Published April 10, 2003
DOHA, Qatar – The Baath Party ruled Iraq well before Iraqi President Saddam Hussein seized full control -- and it is likely to haunt Iraqi politics long after he disappears.
Most experts think that a new regime will depend heavily -- at lower levels -- on former Baathists.
The Arab Baath Socialist Party gained a totalitarian grip over nearly all aspects of Iraqi society since its first brief lurch to power in 1963 and its final takeover in 1968.
Saddam -- who reportedly got his start in the party as a clandestine killer -- was a force behind the scenes starting in the late 1960s but did not formally grab control until 1979.
American officials say uprooting the Baath is a major goal of their war against Saddam's regime.
But that may not be easy. The top ranks of the bureaucracy, the military and schools are dominated by Baath loyalists and generations have been indoctrinated with the party's theory of Arab supremacy. Lower-level members have managed the institutions of government on a day-to-day basis.
"This is a technocratic society. ... We are going to have to rely on these technocrats to run the country," said historian Phebe Marr, a specialist on Iraq.

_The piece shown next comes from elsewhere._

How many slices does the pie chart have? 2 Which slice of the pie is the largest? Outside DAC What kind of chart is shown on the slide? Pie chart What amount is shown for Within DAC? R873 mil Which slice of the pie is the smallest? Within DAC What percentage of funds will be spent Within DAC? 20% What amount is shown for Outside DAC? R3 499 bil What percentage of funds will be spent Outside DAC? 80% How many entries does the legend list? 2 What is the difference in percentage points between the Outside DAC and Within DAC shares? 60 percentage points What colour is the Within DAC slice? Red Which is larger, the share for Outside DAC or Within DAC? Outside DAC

"A lot of people in the Baath could emerge in one way or another as political players in the country," said David Mack, vice president of the Washington-based Middle East Institute, a think tank that includes many former U.S. diplomats.
He noted some Baath members have split from Saddam and fled the country. Others joined the party as a convenience, he said, explaining "a huge number of Baathis ... are card-carrying members of the party because it is about the only way you could get a government job."

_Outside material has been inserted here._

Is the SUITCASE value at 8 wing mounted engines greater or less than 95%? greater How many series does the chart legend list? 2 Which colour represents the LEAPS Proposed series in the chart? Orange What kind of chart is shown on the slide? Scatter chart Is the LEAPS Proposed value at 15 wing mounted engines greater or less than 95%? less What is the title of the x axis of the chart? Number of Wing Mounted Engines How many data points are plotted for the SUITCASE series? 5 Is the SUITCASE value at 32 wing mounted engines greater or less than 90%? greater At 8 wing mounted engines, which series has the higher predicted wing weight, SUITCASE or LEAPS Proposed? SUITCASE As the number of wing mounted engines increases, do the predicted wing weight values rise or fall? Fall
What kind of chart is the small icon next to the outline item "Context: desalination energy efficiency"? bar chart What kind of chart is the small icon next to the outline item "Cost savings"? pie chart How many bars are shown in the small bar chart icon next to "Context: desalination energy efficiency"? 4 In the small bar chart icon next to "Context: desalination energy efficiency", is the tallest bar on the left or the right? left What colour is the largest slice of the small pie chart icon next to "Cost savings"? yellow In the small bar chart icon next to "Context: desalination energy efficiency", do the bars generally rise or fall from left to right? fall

As many as 1.5 million of Iraq's 24 million people once belonged to the party in some way. But only about 25,000 to 50,000 were full-fledged members -- the sort of elite targeted by those who want to end the party's influence.
In post-Saddam Iraq, top Baath members "should never even be allowed ... to even approach an educational institution, or a media institution, or a military institution," said Iraq specialist Amatzia Baram of the University of Haifa, speaking at a seminar on Iraq's future.
The party was founded in Syria in 1943 and spread around the Arab world, promoting Arab superiority and Arab unity with a violent, Soviet-style party structure.
It took power in Syria in 1963 and created branches in many Arab countries, bitterly squabbling both with established governments and rival, communist revolutionaries.
"In the 1970s when they had a lot of money, it was fairly attractive," said Marr. "It attracted a lot of people ... who overlooked the repressive factor. It was a modernizing party, secular."
After 34 years of brutality, the attraction long ago faded for many Arabs.
"I have no doubt in my mind that almost all people in Iraq really want to be rid of this regime and Saddam ... because they think he's a disaster," Marr said. "We are welcome to throw him out, but that does not mean Iraqis will welcome foreign occupation."
Many experts say a lengthy or heavy-handed U.S. rule over Iraq will inflame the sort of nationalist passions that helped the Baath come to power.
If the United States "stays in Iraq, which will make it unpopular, the Baath may have a future," said historian Rashid Khalidi of the University of Chicago.
He compared it to the Communist Party in the Soviet Union, which was once an object of hatred, but re-emerged under various names in several post-Soviet bloc states.
"Over time these parties reinvigorate themselves, shed their old image and come to represent something else," Khalidi said.